SHORT TASK:
Please extract every line in the items below that contains the string "pyautogui", matching case exactly.

(Records of questions about scenes)
◆ ◆ ◆
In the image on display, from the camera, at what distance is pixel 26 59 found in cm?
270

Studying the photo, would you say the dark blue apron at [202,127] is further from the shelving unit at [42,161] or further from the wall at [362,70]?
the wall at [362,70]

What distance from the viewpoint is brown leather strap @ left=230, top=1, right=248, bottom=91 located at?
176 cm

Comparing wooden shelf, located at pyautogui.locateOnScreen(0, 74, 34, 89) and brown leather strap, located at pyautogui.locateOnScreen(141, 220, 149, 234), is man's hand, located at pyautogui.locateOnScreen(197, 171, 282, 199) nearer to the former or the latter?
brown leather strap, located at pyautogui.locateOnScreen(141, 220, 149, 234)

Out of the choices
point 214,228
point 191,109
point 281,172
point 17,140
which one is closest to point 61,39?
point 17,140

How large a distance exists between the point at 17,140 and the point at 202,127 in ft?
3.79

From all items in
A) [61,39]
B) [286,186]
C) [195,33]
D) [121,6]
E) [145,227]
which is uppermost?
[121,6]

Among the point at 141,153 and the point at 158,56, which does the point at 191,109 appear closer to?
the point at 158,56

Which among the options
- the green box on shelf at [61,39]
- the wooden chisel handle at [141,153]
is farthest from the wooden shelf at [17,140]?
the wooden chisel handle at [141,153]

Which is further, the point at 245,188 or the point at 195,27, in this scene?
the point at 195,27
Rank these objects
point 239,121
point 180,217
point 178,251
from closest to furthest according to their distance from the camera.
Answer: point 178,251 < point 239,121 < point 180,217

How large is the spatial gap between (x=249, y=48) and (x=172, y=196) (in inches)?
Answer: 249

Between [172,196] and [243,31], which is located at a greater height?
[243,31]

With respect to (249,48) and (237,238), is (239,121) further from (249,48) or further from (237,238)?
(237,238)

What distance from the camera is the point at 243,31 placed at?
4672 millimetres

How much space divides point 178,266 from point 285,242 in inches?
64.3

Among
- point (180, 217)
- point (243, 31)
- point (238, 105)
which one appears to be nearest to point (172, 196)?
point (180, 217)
◆ ◆ ◆
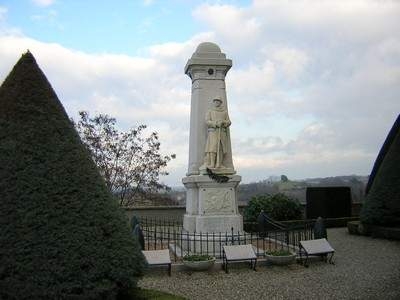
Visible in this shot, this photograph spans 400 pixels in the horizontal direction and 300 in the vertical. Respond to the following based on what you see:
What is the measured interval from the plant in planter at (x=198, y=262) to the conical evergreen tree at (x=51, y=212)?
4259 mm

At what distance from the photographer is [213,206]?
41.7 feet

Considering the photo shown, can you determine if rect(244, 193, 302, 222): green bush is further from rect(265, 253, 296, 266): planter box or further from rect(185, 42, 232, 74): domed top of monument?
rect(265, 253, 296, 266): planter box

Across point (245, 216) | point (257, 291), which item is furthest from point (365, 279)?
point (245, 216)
◆ ◆ ◆
ANSWER TO THIS PROBLEM:
Comparing wooden shelf, located at pyautogui.locateOnScreen(0, 74, 34, 89) and brown leather strap, located at pyautogui.locateOnScreen(141, 220, 149, 234), is man's hand, located at pyautogui.locateOnScreen(197, 171, 282, 199) nearer to the former or the latter?
brown leather strap, located at pyautogui.locateOnScreen(141, 220, 149, 234)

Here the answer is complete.